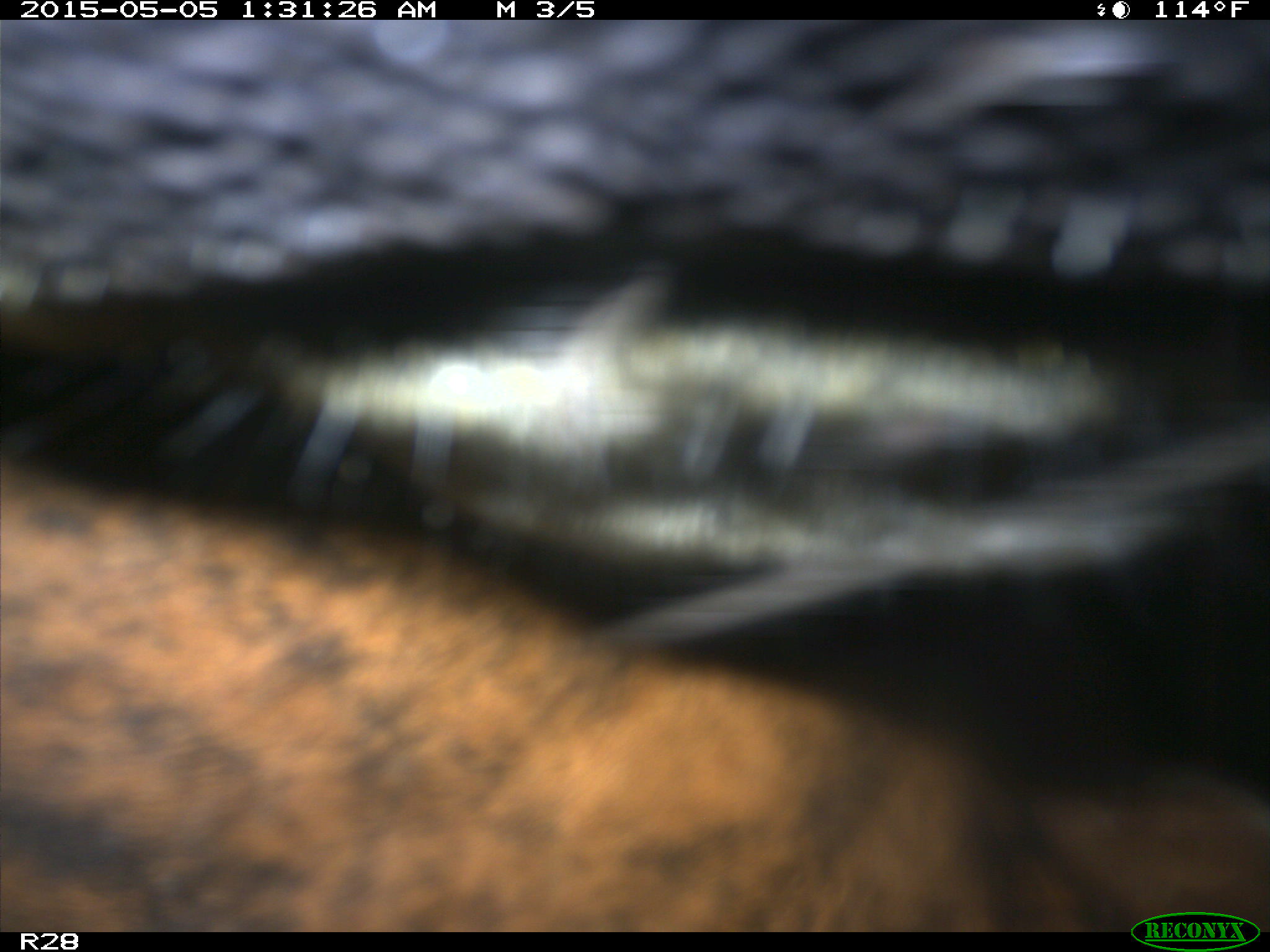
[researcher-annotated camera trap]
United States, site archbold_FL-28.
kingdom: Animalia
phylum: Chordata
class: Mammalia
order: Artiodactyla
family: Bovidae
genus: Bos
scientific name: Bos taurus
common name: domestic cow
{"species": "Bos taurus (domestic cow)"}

YOUR ASSIGNMENT:
A word-for-word copy of the material is required; pictures stay out of it.

EXERCISE RESPONSE:
[researcher-annotated camera trap]
United States, site archbold_FL-28.
kingdom: Animalia
phylum: Chordata
class: Mammalia
order: Artiodactyla
family: Bovidae
genus: Bos
scientific name: Bos taurus
common name: domestic cow
{"species": "Bos taurus (domestic cow)"}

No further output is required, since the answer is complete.